**Do this**
Please reproduce, word for word, the lines of the data from the one containing "How much intervening" through the final line, with both ends included.
== Records for this task
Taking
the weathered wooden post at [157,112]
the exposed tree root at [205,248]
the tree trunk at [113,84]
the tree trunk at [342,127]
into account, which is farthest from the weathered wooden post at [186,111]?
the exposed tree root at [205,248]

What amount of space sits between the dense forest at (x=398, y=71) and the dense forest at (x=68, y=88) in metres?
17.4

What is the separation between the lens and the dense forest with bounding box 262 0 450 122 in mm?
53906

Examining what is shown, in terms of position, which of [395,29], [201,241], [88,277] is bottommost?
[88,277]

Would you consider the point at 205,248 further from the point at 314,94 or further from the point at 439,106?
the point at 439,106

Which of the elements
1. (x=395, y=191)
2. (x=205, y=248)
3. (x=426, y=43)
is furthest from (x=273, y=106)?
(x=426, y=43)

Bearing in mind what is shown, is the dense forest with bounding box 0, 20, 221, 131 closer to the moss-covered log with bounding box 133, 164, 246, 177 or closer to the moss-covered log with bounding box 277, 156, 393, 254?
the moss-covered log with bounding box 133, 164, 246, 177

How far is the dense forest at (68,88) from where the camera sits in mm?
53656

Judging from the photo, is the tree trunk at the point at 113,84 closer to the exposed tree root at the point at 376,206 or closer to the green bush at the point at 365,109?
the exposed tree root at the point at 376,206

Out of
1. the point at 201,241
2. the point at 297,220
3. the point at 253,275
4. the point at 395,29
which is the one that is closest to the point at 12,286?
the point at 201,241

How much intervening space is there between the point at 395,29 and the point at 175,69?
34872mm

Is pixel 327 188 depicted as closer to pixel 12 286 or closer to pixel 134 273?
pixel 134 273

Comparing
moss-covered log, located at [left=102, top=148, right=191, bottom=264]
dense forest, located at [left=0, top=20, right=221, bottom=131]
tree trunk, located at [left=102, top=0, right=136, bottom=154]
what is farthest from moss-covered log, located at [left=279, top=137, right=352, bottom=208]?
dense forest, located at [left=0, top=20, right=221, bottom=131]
====
**Result of this exercise**
How much intervening space is there between the point at 395,29 and the point at 175,69?
34872mm

Is pixel 327 188 depicted as closer to pixel 12 286 or closer to pixel 134 273?
pixel 134 273

Comparing
moss-covered log, located at [left=102, top=148, right=191, bottom=264]
dense forest, located at [left=0, top=20, right=221, bottom=131]
tree trunk, located at [left=102, top=0, right=136, bottom=154]
what is farthest from moss-covered log, located at [left=279, top=137, right=352, bottom=208]?
dense forest, located at [left=0, top=20, right=221, bottom=131]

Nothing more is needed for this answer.